= Aim of the task =
In the entries that follow, find every line containing "scenarios" and copy it.
─── Data provided
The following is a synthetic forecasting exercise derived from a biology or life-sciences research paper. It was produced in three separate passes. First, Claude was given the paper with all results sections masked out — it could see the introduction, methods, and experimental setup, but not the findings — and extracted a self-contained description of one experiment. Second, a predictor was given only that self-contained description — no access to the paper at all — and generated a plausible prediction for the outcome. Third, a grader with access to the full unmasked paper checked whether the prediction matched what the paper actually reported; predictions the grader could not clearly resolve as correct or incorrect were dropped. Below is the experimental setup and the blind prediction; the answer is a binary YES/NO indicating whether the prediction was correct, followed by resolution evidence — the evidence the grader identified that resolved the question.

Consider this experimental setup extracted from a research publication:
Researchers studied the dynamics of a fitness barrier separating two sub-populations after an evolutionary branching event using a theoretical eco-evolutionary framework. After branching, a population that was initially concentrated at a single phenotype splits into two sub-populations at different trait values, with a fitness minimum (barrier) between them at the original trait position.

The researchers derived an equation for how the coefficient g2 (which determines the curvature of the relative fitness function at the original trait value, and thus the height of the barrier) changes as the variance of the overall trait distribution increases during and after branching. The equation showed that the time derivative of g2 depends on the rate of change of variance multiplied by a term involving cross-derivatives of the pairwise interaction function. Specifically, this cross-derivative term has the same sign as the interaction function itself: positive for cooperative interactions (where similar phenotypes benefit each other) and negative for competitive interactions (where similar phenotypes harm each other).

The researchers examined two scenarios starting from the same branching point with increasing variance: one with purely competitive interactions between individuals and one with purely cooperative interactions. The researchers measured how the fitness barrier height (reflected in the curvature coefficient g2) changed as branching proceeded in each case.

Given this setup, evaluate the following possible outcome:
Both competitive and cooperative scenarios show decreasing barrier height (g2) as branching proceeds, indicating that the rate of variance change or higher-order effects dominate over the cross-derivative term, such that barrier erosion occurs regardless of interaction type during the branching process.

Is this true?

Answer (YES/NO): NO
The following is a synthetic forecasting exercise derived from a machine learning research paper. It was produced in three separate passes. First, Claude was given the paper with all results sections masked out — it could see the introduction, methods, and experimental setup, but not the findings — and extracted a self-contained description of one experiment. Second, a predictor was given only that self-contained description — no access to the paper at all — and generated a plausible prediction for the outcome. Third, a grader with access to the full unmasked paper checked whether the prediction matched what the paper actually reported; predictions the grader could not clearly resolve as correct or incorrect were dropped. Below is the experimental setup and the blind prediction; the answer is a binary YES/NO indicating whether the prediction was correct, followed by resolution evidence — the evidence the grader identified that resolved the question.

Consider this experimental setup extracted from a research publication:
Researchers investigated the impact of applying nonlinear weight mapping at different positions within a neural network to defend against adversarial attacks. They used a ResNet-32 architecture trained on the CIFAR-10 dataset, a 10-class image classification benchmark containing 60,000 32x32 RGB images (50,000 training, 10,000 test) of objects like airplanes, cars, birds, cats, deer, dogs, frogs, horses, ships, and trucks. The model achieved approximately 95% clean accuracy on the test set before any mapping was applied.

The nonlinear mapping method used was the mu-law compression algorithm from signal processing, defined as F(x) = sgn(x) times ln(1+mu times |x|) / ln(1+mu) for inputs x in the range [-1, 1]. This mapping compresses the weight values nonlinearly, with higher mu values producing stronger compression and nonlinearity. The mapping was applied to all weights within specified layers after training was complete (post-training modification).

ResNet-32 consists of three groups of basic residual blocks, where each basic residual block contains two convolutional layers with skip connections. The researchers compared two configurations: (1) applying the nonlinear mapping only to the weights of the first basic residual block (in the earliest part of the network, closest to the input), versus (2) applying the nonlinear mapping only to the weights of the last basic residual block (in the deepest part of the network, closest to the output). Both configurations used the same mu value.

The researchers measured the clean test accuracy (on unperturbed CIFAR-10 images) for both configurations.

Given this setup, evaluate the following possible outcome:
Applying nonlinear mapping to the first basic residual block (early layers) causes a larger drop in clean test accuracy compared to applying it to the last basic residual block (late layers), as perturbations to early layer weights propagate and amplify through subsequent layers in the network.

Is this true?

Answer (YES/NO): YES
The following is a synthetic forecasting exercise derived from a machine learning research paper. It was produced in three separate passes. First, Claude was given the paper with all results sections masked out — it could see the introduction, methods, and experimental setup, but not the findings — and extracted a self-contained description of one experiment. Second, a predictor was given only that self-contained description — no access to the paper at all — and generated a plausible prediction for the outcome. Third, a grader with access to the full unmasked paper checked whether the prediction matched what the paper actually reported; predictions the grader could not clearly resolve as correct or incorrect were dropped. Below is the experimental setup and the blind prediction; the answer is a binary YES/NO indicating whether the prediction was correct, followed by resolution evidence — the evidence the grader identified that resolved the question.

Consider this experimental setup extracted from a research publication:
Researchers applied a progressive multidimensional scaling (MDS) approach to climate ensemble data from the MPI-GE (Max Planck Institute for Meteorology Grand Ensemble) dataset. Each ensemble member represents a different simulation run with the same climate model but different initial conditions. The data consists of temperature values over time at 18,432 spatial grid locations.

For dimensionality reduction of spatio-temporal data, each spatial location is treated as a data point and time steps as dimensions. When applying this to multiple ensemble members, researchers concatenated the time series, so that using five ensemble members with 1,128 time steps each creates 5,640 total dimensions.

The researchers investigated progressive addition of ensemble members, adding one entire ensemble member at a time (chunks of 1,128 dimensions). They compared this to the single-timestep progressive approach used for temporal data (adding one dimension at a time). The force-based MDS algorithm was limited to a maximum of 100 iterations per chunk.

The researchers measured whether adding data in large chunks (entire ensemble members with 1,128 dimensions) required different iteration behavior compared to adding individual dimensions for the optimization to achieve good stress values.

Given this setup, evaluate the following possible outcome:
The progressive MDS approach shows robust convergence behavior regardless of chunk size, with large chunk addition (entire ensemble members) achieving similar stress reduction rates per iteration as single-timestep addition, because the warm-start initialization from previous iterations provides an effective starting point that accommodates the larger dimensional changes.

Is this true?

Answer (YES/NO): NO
──────
= Output for this task =
The researchers examined two scenarios starting from the same branching point with increasing variance: one with purely competitive interactions between individuals and one with purely cooperative interactions. The researchers measured how the fitness barrier height (reflected in the curvature coefficient g2) changed as branching proceeded in each case.
Both competitive and cooperative scenarios show decreasing barrier height (g2) as branching proceeds, indicating that the rate of variance change or higher-order effects dominate over the cross-derivative term, such that barrier erosion occurs regardless of interaction type during the branching process.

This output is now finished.